Camelia hanya bisa tersenyum mendengar semua ucapan dari ibu Wina, hebat dan tampan? iya memang benar jika Rey adalah lelaki tampan dengan sejuta pesona yang dia miliki. Terlebih dengan harta berlimpah yang siapa saja pasti sangat berharap untuk menjadikan Rey sebagai suami, tanpa tahu bagaimana sikap asli dan perlakuan lelaki itu kepada setiap gadis yang tidak sedikit pun berharap didalam hidupnya seperti Camelia.
"Ibu harap kau bisa bahagia dengan suamimu itu Camelia, dan jika senggang mampirlah kemari sesekali," ucap bu Wina penuh harap.
"Baiklah bu, aku pasti akan sering mampir kemari. Terima kasih untuk tehnya, maaf aku tidak bisa berlama-lama disini," ucap Camelia dengan senyuman manis diwajahnya.
Bu Wina mengangguk, dia pun mengantarkan gadis itu sampai ke depan restoran. Dan alangkah terkejutnya Camelia ketika melihat Rey sudah berdiri disana sembari memainkan kunci mobil ditangannya. Untuk menjaga image lelaki itu memberi salam kepada si pemilik restoran lalu dengan segera mengajak sang istri untuk segera pergi dari tempat ini. Jujur saja jantung Camelia berdetak kita kencang, dia takut jika hal buruk akan menimpa nya sudah di rumah. Apalagi ketika dia keluar tanpa mendapatkan izin ataupun ucapan pamit kepada lelaki itu.
"Rey, aku minta maaf.
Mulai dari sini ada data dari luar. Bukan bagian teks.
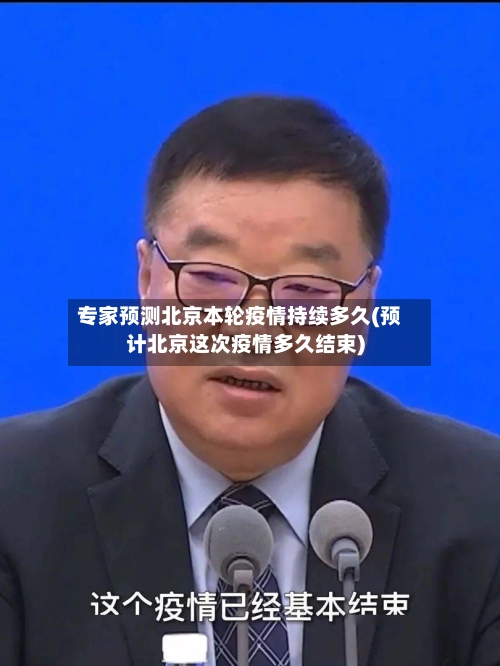 专家预测北京本轮疫情持续多久(预计北京这次疫情多久结束)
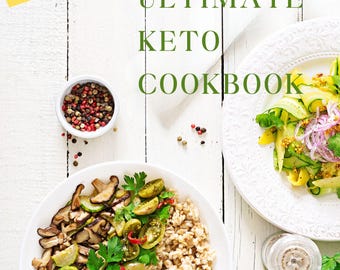 The Ultimate Keto Cookbook: 460+ Low-Carb Recipes (PLR/MRR Digital Product)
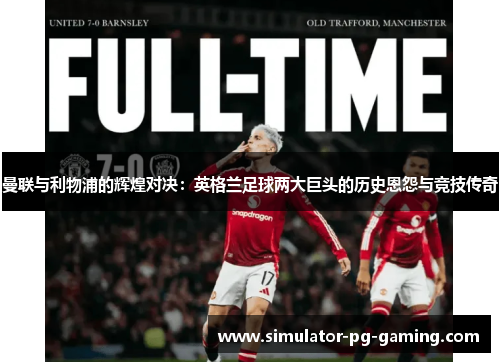 曼联与利物浦的辉煌对决：英格兰足球两大巨头的历史恩怨与竞技传奇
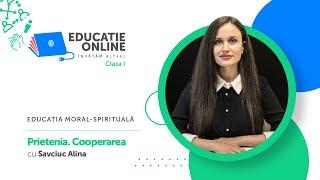 Educația moral-spirituală, Clasa I, Prietenia. Cooperarea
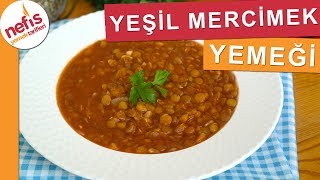 Yeşil Mercimek Yemeği Tarifi  Nefis Yemek Tarifleri [upl. by Drofkcor613]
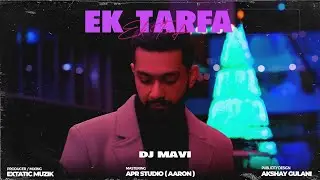 Ek Tarfa | DJ Mavi | Davin Singh | Extatic Music | Latest Hindi Song 2021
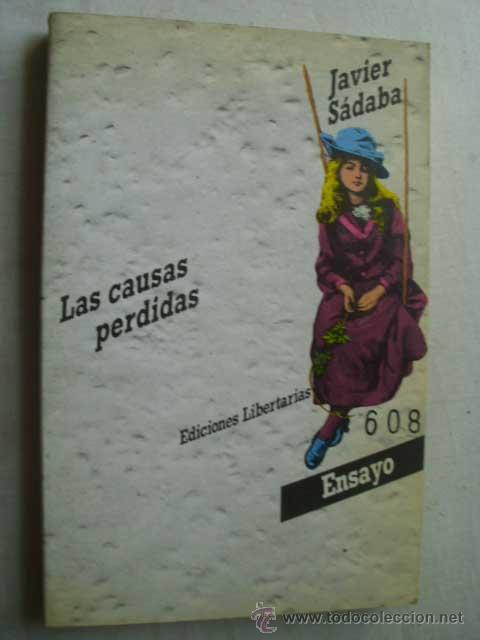 Libros de segunda mano: LAS CAUSAS PERDIDAS. S&Aacute;DABA, Javier. 1987 - Foto 1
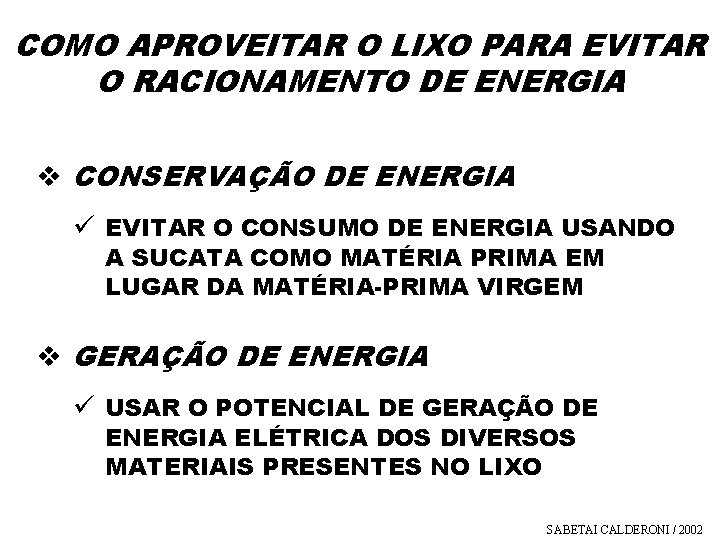 COMO APROVEITAR O LIXO PARA EVITAR O RACIONAMENTO DE ENERGIA v CONSERVAÇÃO DE ENERGIA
Aku pergi tanpa meminta ijin terlebih dahulu kepadamu, tolong maafkan aku," ucap gadis itu dengan wajah yang penuh ketakutan.
Kedua mata lelaki itu hanya fokus ke jalanan, bukan hanya pergi tanpa pamit tetapi Camelia juga sudah membuat ingatan buruk Rey kembali muncul.
"Rey, kau marah padaku?" tanya Camelia dengan nada yang pelan.
Rey menghentikan mobilnya dipinggir jalan, dia menatap gadis yang ada disampingnya itu dengan tajam. Jika saja belum berstatus sebagai suami istri, maka Rey bisa saja penampar gadis itu beberapa kali. Hanya saja dia menyadari suatu hal jika sebagai seorang suami tidak boleh memperlakukan istrinya dengan kasar apalagi sampai membuat tubuh mungil itu terluka.
Lengan kekar berotot itu terangkat ke atas hingga membuat Camelia refleks menutupi wajahnya, namun Rey hanya mengusap rambut panjang itu dengan lembut sembari memberikan sedikit peringatan kecil kepada sang istri.
"Dengarkan aku baik-baik, aku tidak akan melarangmu pergi atau bertemu dengan siapapun. Hanya saja kau harus menjaga martabak suamimu ini, dan sekali kau pergi tanpa ijin dariku. Selamanya kau tidak akan pernah bisa keluar lagi dari rumah itu Camelia, ingat baik-baik!"